La sala contrattazioni è in fermento per l'ultimo traguardo raggiunto dal Chicago Mercantile Exchange (CME): l'interesse aperto sui future Bitcoin
Questa cifra non è solo un numero: è una narrazione, che racchiude il valore deitracancora in gioco per il resto del calendario. Qui, il tango tra acquirenti e venditori non finisce; si intensifica soltanto.
Cavalcare l'onda dell'interesse istituzionale
La scena al CME è elettrizzante, con un'ondata record di grandi nomi (per la precisione, 122 titolari di conti importanti) che rivendicano il loro posto nella saga Bitcoin .
Non si tratta solo di un'attività dilettantistica; la loro fervente attività ha spinto il premio sui future su Bitcoin a un apice mai visto negli ultimi due anni. Questo premio del 15% è più di una semplice statistica: è la testimonianza di un desiderio irrefrenabile di posizioni rialziste su Bitcoin.

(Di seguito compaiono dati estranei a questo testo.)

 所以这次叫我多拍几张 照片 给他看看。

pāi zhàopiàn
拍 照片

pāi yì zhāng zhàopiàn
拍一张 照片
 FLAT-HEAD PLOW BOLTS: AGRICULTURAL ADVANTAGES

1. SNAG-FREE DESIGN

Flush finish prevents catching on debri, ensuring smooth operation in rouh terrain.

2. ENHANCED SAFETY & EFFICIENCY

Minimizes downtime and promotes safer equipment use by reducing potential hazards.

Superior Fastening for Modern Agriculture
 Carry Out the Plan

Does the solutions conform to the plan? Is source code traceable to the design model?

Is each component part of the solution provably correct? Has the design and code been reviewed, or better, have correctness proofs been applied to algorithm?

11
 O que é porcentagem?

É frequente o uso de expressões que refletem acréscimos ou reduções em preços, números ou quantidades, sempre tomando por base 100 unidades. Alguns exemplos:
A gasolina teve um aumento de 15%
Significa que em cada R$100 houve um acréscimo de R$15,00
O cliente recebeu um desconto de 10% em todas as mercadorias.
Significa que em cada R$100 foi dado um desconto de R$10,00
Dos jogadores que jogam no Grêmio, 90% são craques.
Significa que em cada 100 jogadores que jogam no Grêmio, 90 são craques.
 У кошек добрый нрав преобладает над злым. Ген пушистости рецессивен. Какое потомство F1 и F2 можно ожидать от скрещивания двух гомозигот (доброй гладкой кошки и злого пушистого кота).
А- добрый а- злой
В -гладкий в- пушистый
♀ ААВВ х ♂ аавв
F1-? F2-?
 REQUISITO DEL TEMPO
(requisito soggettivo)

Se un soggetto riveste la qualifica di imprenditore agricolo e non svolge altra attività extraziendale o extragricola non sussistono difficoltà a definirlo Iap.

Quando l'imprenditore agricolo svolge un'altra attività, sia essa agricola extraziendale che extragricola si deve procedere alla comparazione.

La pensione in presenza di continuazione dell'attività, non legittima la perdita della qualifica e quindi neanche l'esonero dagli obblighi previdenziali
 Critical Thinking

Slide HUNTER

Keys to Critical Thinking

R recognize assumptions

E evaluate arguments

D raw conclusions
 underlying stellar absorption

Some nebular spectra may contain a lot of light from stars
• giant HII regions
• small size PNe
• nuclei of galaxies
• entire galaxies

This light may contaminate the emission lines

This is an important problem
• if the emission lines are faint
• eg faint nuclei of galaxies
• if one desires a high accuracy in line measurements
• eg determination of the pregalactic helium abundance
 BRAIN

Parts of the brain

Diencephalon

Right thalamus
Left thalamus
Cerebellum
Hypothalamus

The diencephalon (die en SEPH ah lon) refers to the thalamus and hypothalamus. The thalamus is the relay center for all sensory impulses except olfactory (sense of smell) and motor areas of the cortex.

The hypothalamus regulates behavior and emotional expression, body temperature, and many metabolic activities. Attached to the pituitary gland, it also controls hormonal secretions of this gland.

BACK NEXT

Eppure, sotto la patina di entusiasmo si cela lo spettro di un'eccessiva fiducia nell'inafferrabile approvazione di un ETF spot Bitcoin . Sarà la chiave per Bitcoin o un miraggio in un deserto di volatilità?
In mezzo a questa esuberanza, si nota una nota stonata nel mercato delle opzioni. Lì, una domanda crescente di opzioni put racconta una storia di cautela.
Il rapporto di interesse aperto put-to-call sulla borsa Deribit si attesta a 1,0, un punto di stallo tra le opzioni call per la crescita e le opzioni put per la protezione. Decifrare questo segnale richiede un occhio attento, poiché potrebbe essere celato da strategie che ne smentiscono la lettura diretta.
Una base tangibile nei flussi di scambio spot
Nonostante l'andamento del mercato dei derivati, il vero ritmo del prezzo di Bitcoinè determinato dagli exchange spot. Prendiamo, ad esempio, il calo del prezzo a 34.130 dollari dopo un rifiuto a quota 36.000 dollari.
Non si è trattato solo di un movimento del mercato; ha coinciso con un afflusso colossale di 300 milioni di dollari sull'exchange Bitfinex. Analisti come James Straten suggeriscono una correlazione, ma con il supporto a 34.000 dollari che si mantiene saldo, la narrazione ditronacquirenti a questa soglia suona vera.
La narrazione di Bitcoinha preso una strada tutta sua, discostandosi dal percorso ottimistico dell'indice Russell 2000 e dalla stabilità dell'oro dopo le rivelazioni sui tassi della Federal Reserve.
Cosa significa questo per il mercato Bitcoin ? L'interesse risiede nella forza dei venditori a 36.000 dollari e nelle acque inesplorate tra questa soglia e il livello dei 40.000 dollari, raggiunto l'ultima volta nell'aprile 2022.
Un puzzle complesso di domanda e cautela
L'afflusso di 300 milioni di dollari su Bitfinex sottolinea un aspetto cruciale: i soli afflussi verso gli exchange sono un pessimo indicatore della pressione di vendita a breve termine. Una carenza di monete in deposito potrebbe riflettere una fiducia scossa degli investitori piuttosto che un semplice parametro di liquidità.
Con le tempeste legali che si profilano contro giganti come Coinbase e Binance e l'ombra inquietante dello scandalo FTX-Alameda, la fiducia nella stabilità degli exchange è sotto esame.
Al di là della controversia legale, i tradizionali strumenti finanziari offrono ora rendimenti più competitivi rispetto al rendimento delle criptovalute, che è in calo, soprattutto dopo il fiasco di Terra-Luna.
Il declino di colossi del credito come BlockFi e Celsius non ha fatto altro che esacerbare questo cambiamento, rendendo sterili terreni un tempo fertili per i rendimenti delle criptovalute.
In sintesi, l'ascesa del fervore istituzionale per Bitcoin attraverso la lente dei futures CME è palpabile.
Tuttavia, questo aumento dell'interesse per i derivati non si traduce necessariamente in una disponibilità spot limitata, lasciando gli osservatori del mercato a riflettere sulle potenziali dinamiche dell'offerta tra i prezzi critici di 36.000 e 40.000 dollari.
Nel mondo del trading Bitcoin , l'unica certezza è l'aspettativa dell'inaspettato.